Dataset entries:

+ + + + +

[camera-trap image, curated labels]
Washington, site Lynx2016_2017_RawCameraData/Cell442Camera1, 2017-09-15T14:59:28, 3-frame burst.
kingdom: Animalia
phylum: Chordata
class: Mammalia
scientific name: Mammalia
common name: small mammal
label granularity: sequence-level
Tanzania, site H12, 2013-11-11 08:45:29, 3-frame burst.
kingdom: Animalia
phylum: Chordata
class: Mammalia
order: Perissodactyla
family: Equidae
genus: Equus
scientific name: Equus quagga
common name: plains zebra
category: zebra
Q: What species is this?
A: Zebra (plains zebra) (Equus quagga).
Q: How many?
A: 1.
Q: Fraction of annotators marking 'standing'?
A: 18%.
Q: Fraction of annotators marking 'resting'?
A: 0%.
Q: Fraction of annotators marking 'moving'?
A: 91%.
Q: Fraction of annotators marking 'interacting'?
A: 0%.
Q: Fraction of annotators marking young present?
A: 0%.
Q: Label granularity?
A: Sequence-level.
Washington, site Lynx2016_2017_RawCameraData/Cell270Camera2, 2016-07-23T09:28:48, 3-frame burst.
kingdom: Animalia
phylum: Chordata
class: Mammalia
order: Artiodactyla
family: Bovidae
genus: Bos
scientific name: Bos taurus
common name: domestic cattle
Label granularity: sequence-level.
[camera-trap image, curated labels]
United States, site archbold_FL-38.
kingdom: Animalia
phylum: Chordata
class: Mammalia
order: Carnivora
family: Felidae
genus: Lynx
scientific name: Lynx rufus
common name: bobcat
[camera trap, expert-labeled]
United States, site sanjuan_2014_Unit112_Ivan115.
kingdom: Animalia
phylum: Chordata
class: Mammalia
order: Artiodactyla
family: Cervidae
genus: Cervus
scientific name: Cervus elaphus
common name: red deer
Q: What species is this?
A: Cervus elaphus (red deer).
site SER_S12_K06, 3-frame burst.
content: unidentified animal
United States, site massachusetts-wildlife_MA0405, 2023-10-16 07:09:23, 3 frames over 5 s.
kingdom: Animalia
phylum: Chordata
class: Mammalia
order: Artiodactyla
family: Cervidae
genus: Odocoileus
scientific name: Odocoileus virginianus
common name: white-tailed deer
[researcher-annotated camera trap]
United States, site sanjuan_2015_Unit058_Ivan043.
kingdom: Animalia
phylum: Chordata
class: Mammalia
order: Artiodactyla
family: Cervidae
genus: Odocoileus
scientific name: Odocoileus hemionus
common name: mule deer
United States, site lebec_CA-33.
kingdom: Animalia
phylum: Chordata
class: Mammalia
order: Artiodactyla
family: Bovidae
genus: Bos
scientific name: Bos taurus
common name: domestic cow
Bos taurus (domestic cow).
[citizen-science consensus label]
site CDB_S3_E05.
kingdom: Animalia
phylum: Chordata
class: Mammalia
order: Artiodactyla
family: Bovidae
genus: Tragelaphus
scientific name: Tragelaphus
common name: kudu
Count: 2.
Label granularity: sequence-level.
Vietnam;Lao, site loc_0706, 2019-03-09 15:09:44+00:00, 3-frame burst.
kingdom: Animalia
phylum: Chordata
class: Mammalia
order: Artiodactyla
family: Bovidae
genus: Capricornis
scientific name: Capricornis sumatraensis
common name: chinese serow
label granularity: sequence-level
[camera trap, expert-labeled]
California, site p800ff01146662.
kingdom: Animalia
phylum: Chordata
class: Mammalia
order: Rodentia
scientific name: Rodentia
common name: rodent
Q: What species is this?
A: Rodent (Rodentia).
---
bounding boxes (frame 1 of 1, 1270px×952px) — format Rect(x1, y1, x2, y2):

+ + + + +

**Exercise brief**
The answer must be a single number: the count of lines in the data that contain the word "Washington".

**Answer below**
2